▸ WHAT IS NEEDED:
Please, from the entries below, transcribe exactly the lines that begin at the line with "Alcuni concetti di" and end at the line with "Erklärender Kernreaktor der", without the pictures.

▸ THE INPUT:

####################

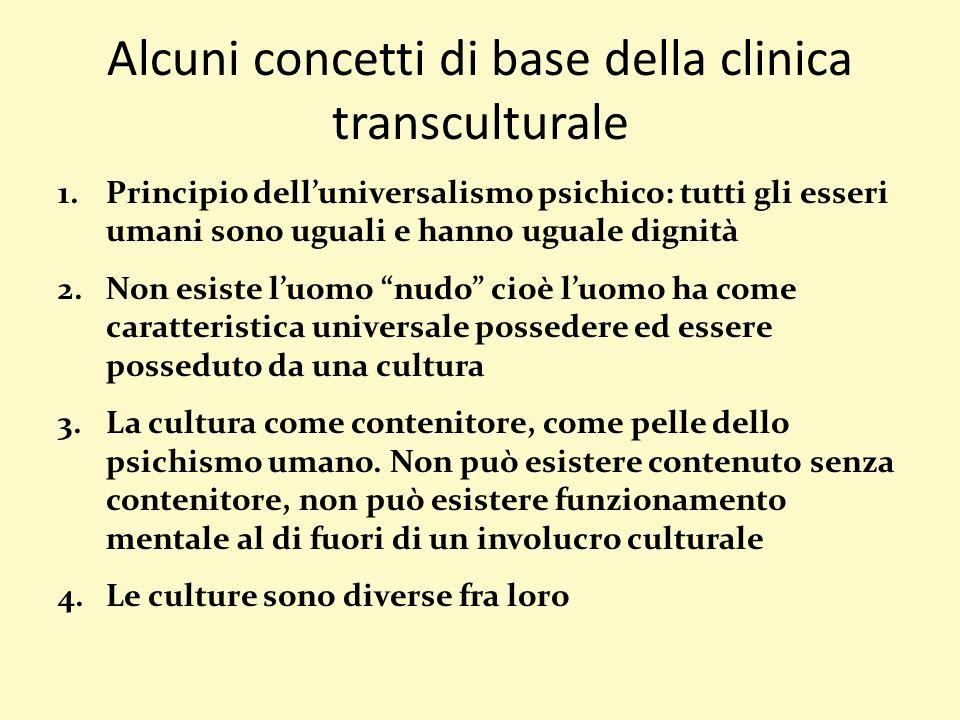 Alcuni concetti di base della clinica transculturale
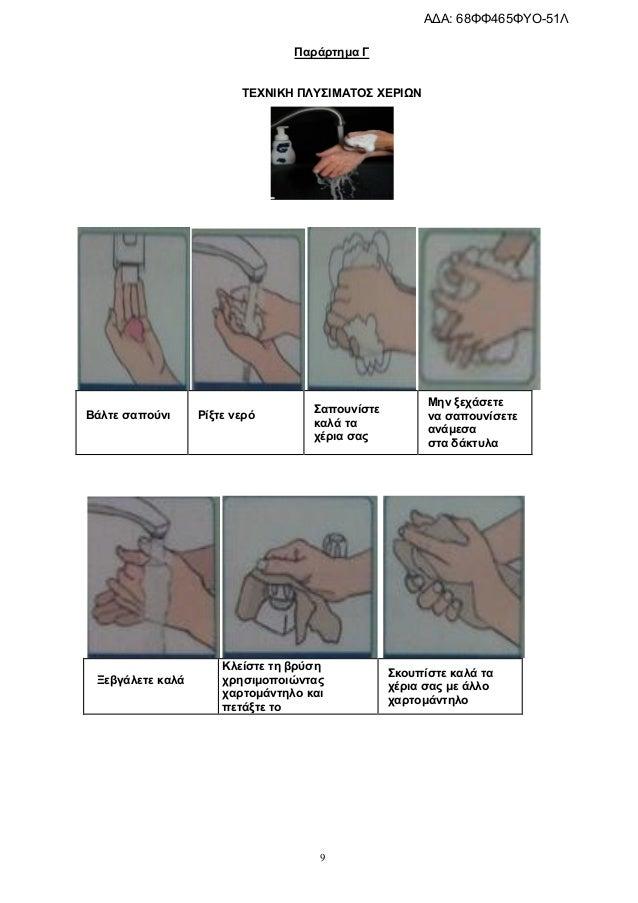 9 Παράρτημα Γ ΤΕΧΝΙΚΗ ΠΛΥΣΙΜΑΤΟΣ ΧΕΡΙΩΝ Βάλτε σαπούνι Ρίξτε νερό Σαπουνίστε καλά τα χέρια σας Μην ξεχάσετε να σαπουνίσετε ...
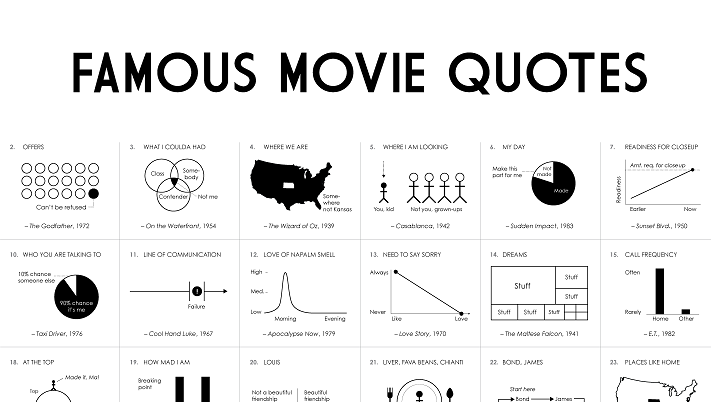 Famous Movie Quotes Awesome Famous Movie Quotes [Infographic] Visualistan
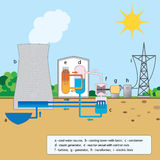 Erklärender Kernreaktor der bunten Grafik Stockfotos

####################

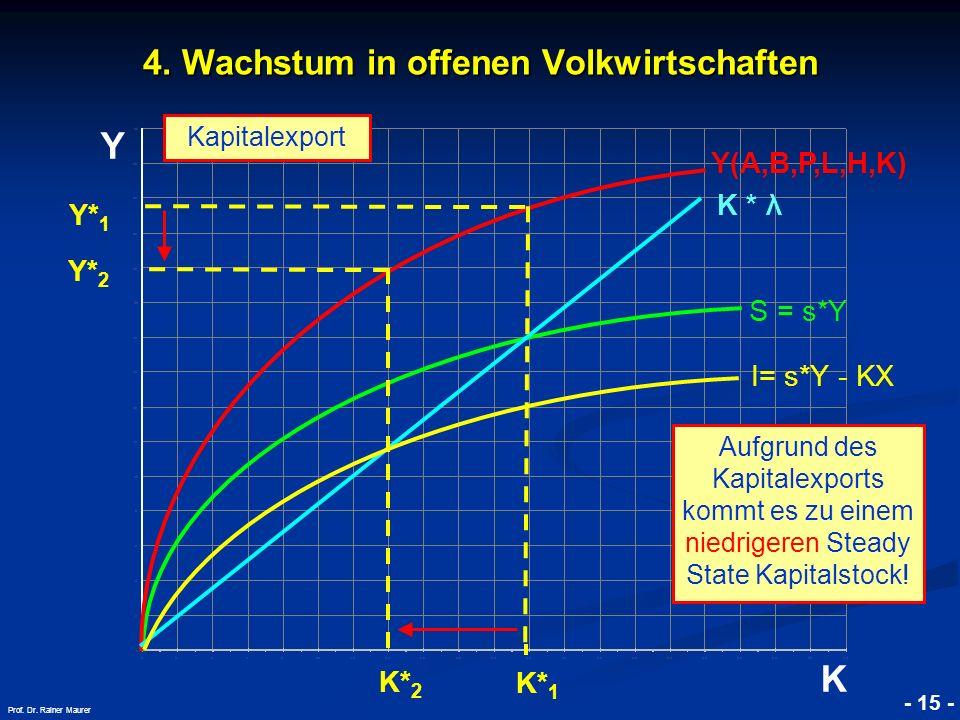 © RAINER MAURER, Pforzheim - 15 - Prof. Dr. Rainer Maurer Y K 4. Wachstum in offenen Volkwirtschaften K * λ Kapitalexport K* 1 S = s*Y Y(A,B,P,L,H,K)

####################

▸ RESPONSE TO THIS TASK:
 Alcuni concetti di base della clinica transculturale
 9 Παράρτημα Γ ΤΕΧΝΙΚΗ ΠΛΥΣΙΜΑΤΟΣ ΧΕΡΙΩΝ Βάλτε σαπούνι Ρίξτε νερό Σαπουνίστε καλά τα χέρια σας Μην ξεχάσετε να σαπουνίσετε ...
 Famous Movie Quotes Awesome Famous Movie Quotes [Infographic] Visualistan
 Erklärender Kernreaktor der bunten Grafik Stockfotos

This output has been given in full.